REPUBLIKA.CO.ID, PARIS -- Kampanye media sosial dari pemerintah Prancis telah diblokir oleh Twitter. Pemblokiran justru terjadi sebagai konsekuensi dari undang-undang antiberita palsu yang dibuat pemerintah setempat.
Sejak Desember, Prancis telah mengharuskan kampanye politik secara daring untuk menyatakan pihak yang mendanainya berikut besaran bujet. Namun, sekarang Twitter telah menolak kampanye pendaftaran pemilih pemerintah.
Menurut pejabat pemerintah, Twitter tidak dapat menemukan solusi untuk mematuhi pasal undang-undang yang baru. Twitter disebut memilih untuk menghindari masalah potensial sama sekali, yakni melarang semua kampanye politik.
Pemerintah Prancis tengah menggulirkan kampanye yang sebetulnya hanyalah iklan layanan masyarakat. Kampanye #OuiJeVote (Ya, saya memilih) mendorong pemilih untuk mendaftar untuk pemilihan umum Eropa sebelum memasuki batas waktu.
Kampanye ini dioperasikan oleh layanan informasi pemerintah Prancis yang telah merencanakan untuk membayar cicitan yang disponsori. Akan tetapi, pesan-pesan itu justru diblokir Twitter.
Penolakan Twitter untuk mengambil uang dari negara untuk mempromosikan pesan itu membingungkan banyak orang di Prancis. Seorang anggota parlemen, Naïma Moutchou, mencicit: "Saya pikir itu adalah April Mop!"

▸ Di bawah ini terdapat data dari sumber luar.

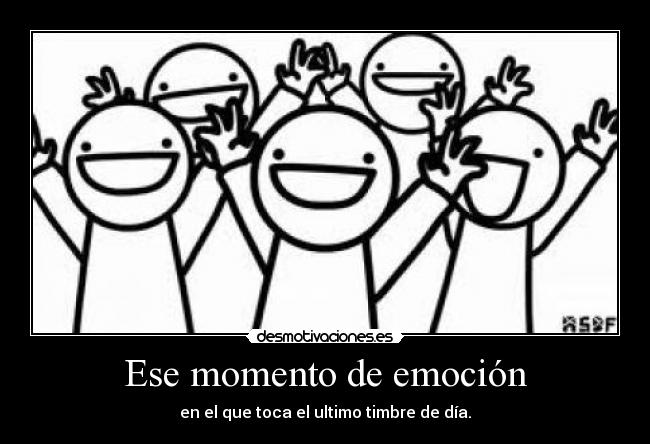 Ese momento de emoción - en el que toca el ultimo timbre de día.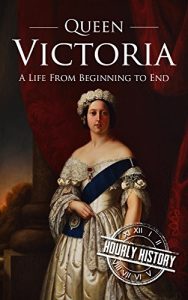 Download Queen Victoria: A Life From Beginning to End pdf, epub, ebook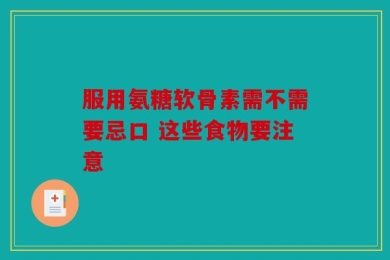 服用氨糖软骨素需不需要忌口 这些食物要注意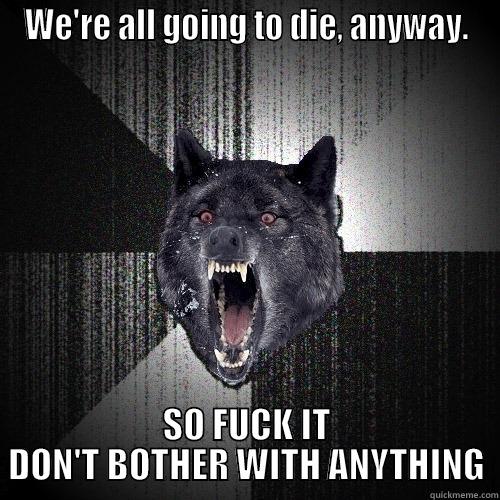WE'RE ALL GOING TO DIE, ANYWAY. SO FUCK IT DON'T BOTHER WITH ANYTHING Insanity Wolf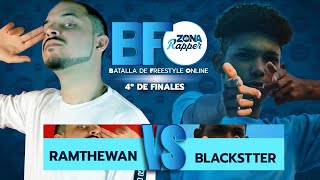 RAMTHEWAN VS BLACKSTTER - BATALLA 4º FINALES - BFO - BATALLA DE FREESTYLE ONLINE - ZONA DE RAPPER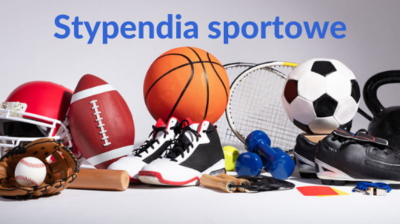 Napis stypendia sportowe, na zdjęciu różne piłki i akcesoria sportowe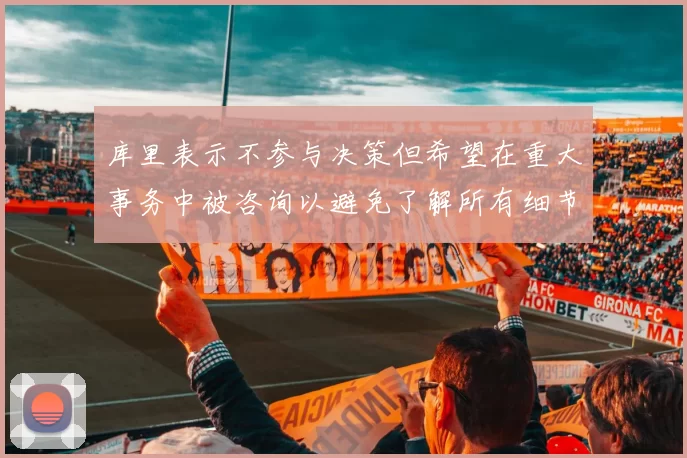 库里表示不参与决策但希望在重大事务中被咨询以避免了解所有细节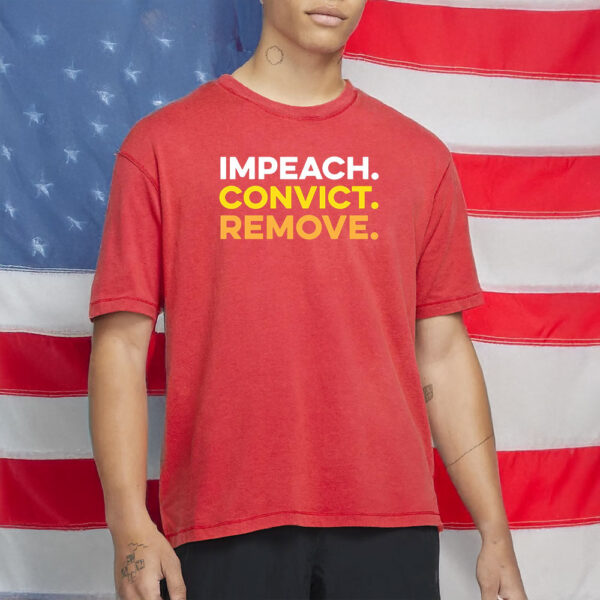 Impeach. Convict. Remove. T-Shirt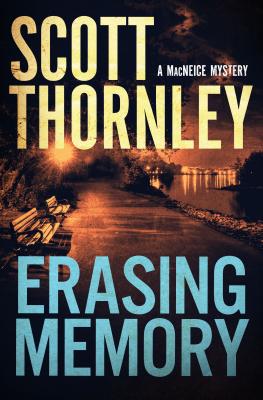 Erasing Memory: A MacNeice Mystery (The MacNeice Mysteries (1))
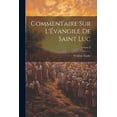thumbnail image 1 of Commentaire sur l'Évangile de Saint Luc; Volume 2 (Paperback), 1 of 1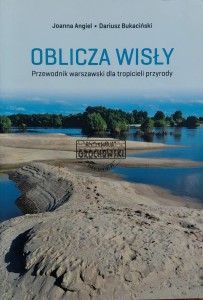 Oblicza Wisły. Przewodnik warszawski dla tropicieli przyrody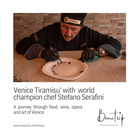 Venice Tiramisu' with world champion chef Stefano Serafini A journey through food, wine, opera and art of Venice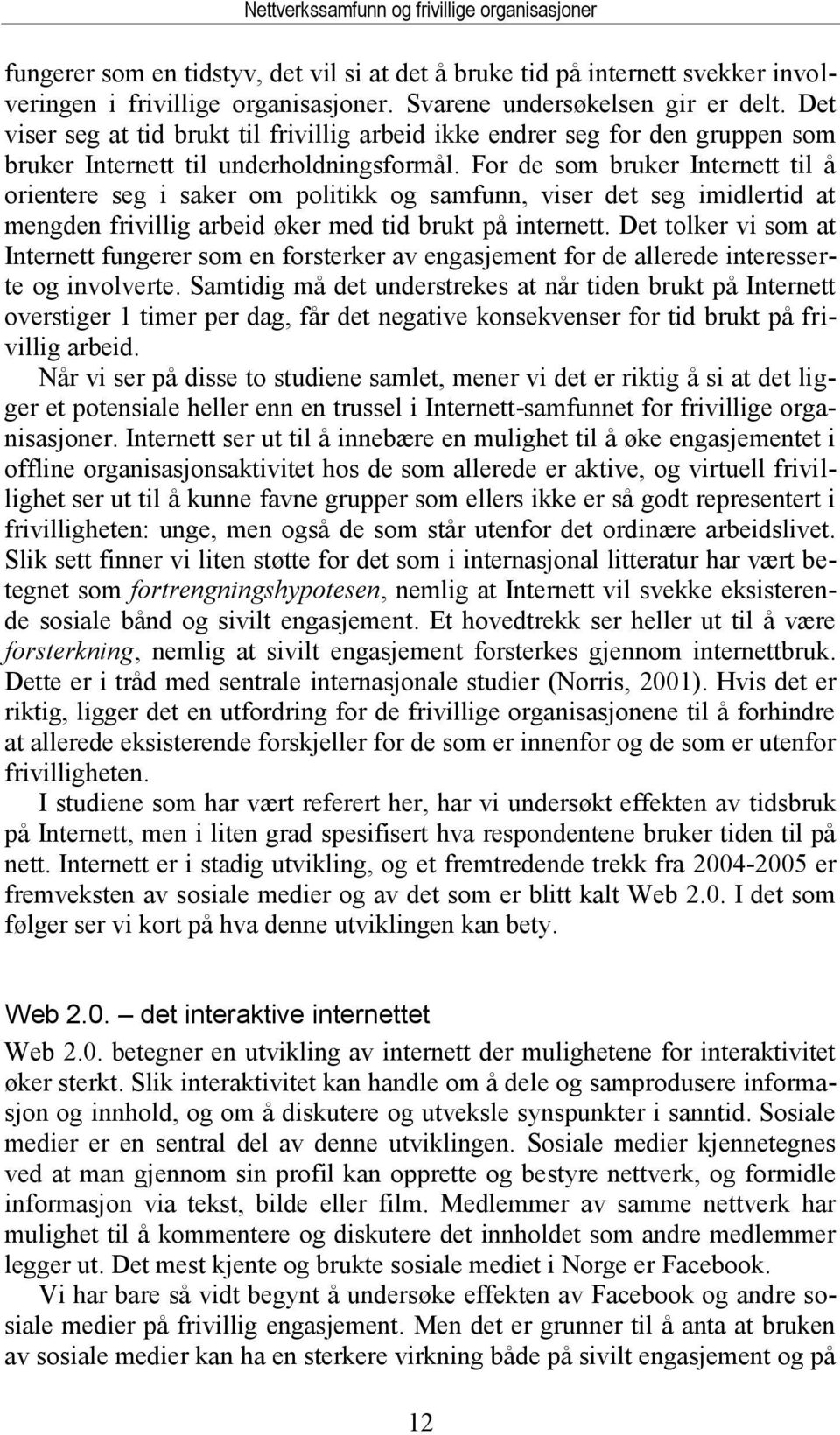 For de som bruker Internett til å orientere seg i saker om politikk og samfunn, viser det seg imidlertid at mengden frivillig arbeid øker med tid brukt på internett.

Menteri Dalam Negeri Prancis Christophe Castanter juga mengekspresikan rasa frustrasinya di Twitter atas keputusan tersebut. Dia menganggap langkah Twitter blunder.

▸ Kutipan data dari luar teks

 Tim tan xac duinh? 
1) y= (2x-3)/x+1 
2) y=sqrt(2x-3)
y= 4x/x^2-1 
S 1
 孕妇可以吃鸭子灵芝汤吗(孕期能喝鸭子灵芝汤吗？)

"Prioritas Twitter adalah untuk memerangi konten yang mengagungkan terorisme. Bukan kampanye untuk mendaftar pada daftar pemilihan republik yang demokratis." kata Castanter seperti dilansir BBC.
Undang-undang Prancis yang baru, yang mulai berlaku pada bulan Desember, dirancang untuk memerangi pesan politik anonim dan memperjelas siapa yang membayar iklan. Ini menuntut platform online untuk memberikan informasi yang adil, jelas, dan transparan tentang orang atau perusahaan, dan jumlah yang dibayarkan dalam format database yang terbuka dan dapat diakses.

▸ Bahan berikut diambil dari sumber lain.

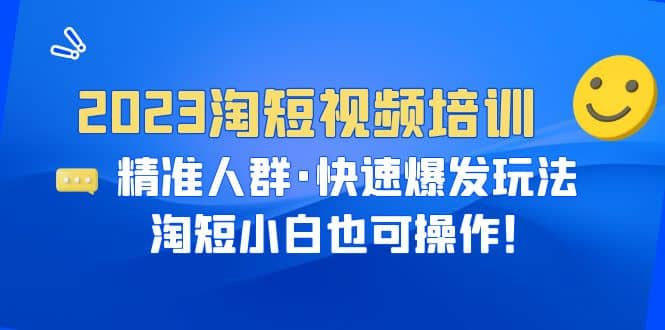 2023淘短视频培训：精准人群·快速爆发玩法，淘短小白也可操作凯哥轻创网-网创项目资源站-副业项目-创业项目-搞钱项目凯哥轻创网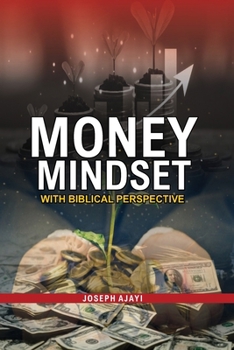 Paperback Money Mindset: With Biblical Perspective Book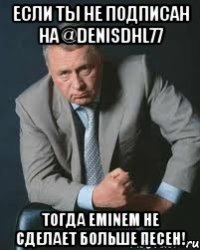 Если ты не подписан на @DenisDHL77 Тогда Eminem не сделает больше песен!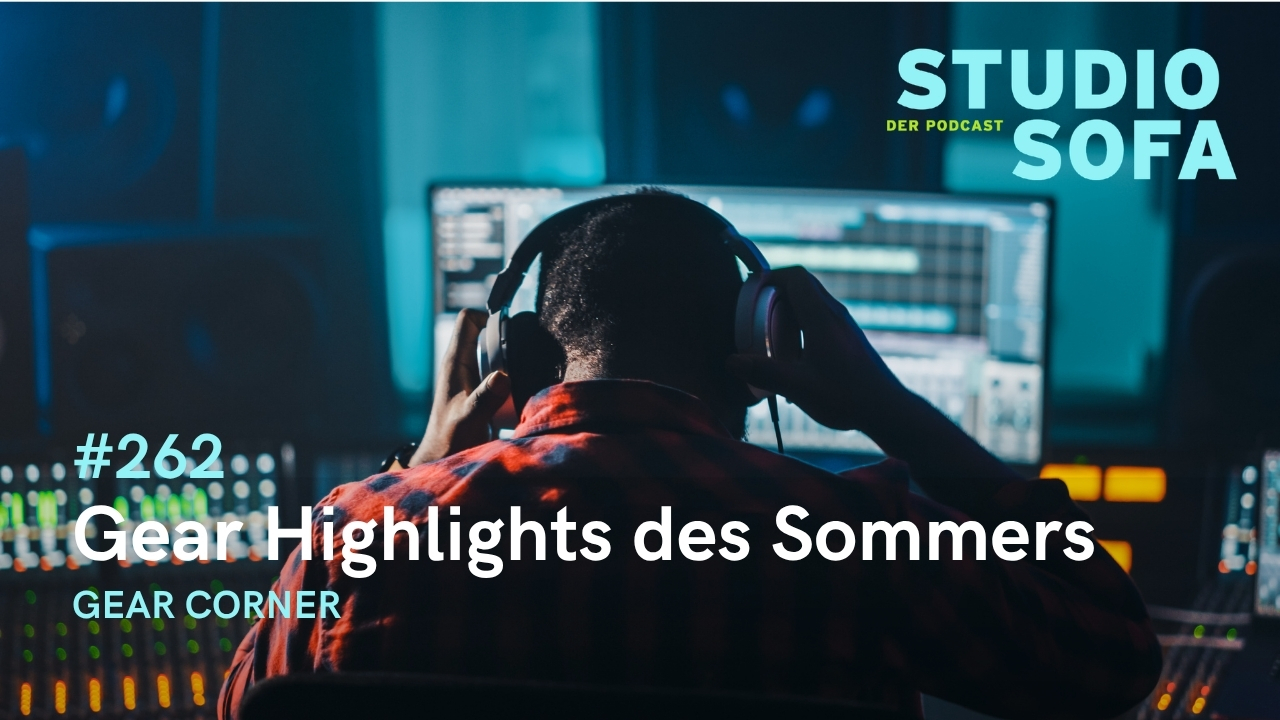 Gear-Highlights des Sommers im Studiosofa-Podcast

"Twitter tidak tahu bagaimana melakukan hal itu hari ini dan karenanya memutuskan untuk memiliki kebijakan garis keras yang akan memotong apa yang disebut kampanye politik," kata layanan informasi pemerintah.
Tetapi kantor pemerintah berpendapat bahwa pesan informasi publik tidak boleh dianggap sebagai kampanye politik. Apalagi, isinya hanya meminta orang mendaftar untuk memilih.
"Bukan karena hukum telah menjadi bumerang terhadap kita, itu hanya soal platform yang tidak mematuhi. Menurut pendapat kami, ini adalah sikap terakhir mereka untuk mengembalikan diskusi dengan tujuan menyesuaikan langkah-langkahnya," katanya.